Duas manilhas de concreto barram a entrada de quem se aproxima de Campo Belo, no Sul de Minas e não é de lá ou não tem negócios por ali. Em São Tiago, na mesma região, forasteiro só passa pela entrada da cidade se trouxer abastecimento. Até as estradas de terra de Viçosa, na Zona da Mata, têm agora postos de controle com funcionários municipais para impedir que viajantes entrem no território por quatro limites municipais.

As grandes barreiras viárias anunciadas pelos governadores de Minas Gerais, Romeu Zema, e do Rio de Janeiro, Wilson Witzel, não tomaram forma para impedir o tráfego interestadual em suas divisas, mas municípios o estão fazendo por conta própria. Enquanto isso, aos poucos, municípios do interior já organizam barreiras em seus territórios regidas por decretos próprios. Sob jurisdição da União, nenhuma rodovia federal será fechada e isso só ocorrerá com recomendação da Agência Nacional de Vigilância Sanitária (Anvisa), segundo decreto do presidente Jair Bolsonaro.

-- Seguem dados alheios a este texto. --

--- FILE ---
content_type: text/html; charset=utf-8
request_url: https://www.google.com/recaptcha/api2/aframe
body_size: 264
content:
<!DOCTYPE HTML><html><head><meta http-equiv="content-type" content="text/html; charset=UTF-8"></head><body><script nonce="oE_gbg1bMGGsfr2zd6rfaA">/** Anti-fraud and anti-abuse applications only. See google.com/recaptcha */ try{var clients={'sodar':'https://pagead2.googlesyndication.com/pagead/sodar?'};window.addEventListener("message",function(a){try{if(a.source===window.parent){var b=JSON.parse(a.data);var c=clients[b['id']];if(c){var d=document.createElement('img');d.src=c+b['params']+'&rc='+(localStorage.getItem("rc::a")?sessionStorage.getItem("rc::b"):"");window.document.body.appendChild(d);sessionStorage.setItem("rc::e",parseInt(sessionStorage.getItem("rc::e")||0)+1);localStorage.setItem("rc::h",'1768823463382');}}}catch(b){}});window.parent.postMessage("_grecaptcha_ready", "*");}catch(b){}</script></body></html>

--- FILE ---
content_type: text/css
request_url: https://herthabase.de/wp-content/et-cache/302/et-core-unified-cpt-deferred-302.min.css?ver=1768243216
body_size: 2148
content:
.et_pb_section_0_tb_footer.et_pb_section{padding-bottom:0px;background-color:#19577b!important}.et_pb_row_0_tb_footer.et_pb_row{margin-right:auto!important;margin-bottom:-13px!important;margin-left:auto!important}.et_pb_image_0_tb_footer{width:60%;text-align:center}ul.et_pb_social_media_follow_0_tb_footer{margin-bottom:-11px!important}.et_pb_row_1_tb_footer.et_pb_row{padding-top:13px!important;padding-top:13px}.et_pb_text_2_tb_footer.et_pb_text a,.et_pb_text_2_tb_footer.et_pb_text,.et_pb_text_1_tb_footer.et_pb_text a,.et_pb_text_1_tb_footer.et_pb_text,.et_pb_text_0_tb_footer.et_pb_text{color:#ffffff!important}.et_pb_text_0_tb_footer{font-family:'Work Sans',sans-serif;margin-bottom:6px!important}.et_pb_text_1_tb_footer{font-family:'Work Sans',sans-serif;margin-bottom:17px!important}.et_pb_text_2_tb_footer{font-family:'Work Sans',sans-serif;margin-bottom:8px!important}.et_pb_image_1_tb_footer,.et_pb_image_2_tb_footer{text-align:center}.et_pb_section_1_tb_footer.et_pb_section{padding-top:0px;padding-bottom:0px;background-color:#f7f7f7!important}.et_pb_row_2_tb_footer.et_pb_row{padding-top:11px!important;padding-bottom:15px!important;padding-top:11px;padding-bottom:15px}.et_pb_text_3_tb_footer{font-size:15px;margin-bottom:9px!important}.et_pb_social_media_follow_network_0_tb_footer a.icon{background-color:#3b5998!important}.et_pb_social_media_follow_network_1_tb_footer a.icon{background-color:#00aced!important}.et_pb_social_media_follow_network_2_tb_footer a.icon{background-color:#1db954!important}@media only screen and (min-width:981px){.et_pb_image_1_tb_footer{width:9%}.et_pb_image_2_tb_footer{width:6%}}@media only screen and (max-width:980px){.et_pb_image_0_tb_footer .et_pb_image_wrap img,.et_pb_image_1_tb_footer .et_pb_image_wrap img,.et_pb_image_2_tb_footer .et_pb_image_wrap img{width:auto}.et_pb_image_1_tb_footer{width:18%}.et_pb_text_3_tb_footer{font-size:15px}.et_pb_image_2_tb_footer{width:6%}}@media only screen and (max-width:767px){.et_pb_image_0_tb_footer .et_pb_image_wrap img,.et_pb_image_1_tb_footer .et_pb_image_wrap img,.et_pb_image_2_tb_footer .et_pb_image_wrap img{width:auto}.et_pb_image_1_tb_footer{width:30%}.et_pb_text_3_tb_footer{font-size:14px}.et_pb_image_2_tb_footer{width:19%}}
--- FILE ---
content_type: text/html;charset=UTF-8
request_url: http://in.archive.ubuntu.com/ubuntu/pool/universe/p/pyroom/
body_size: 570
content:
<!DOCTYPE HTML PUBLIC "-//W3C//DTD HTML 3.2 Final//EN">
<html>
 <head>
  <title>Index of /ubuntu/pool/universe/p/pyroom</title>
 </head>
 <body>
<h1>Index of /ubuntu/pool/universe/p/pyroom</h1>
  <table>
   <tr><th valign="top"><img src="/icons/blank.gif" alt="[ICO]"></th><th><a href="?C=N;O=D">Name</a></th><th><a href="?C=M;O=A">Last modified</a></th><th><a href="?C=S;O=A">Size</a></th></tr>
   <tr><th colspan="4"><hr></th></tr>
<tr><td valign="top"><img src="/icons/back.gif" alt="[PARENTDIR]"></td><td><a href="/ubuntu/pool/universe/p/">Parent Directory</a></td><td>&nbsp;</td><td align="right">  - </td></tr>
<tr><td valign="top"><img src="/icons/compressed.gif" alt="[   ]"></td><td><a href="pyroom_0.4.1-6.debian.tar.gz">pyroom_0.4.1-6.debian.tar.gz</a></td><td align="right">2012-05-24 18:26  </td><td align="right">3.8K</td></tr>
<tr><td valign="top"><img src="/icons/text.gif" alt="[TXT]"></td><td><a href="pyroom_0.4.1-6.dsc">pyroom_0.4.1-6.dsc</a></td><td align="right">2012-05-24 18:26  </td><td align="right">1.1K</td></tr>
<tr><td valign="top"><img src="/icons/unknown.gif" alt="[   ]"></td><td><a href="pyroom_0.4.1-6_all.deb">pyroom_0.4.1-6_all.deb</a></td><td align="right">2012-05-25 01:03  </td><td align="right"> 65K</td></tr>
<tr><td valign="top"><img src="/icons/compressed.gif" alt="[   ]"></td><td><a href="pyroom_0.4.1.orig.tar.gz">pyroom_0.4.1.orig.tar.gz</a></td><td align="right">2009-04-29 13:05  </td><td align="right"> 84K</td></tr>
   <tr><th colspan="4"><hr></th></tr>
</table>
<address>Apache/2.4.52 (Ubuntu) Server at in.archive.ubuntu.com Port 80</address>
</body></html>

Zema, em seu pronunciamento de ontem, observou que as rodoviárias dos municípios já restringem a expedição de ônibus de viagem interestaduais. “Com isso, o fluxo (dos ônibus) deve estar se interrompendo no mais tardar na quarta-feira (amanhã)”, disse o governador. Sobre o fechamento de alguns municípios, o governador afirmou ver excessos.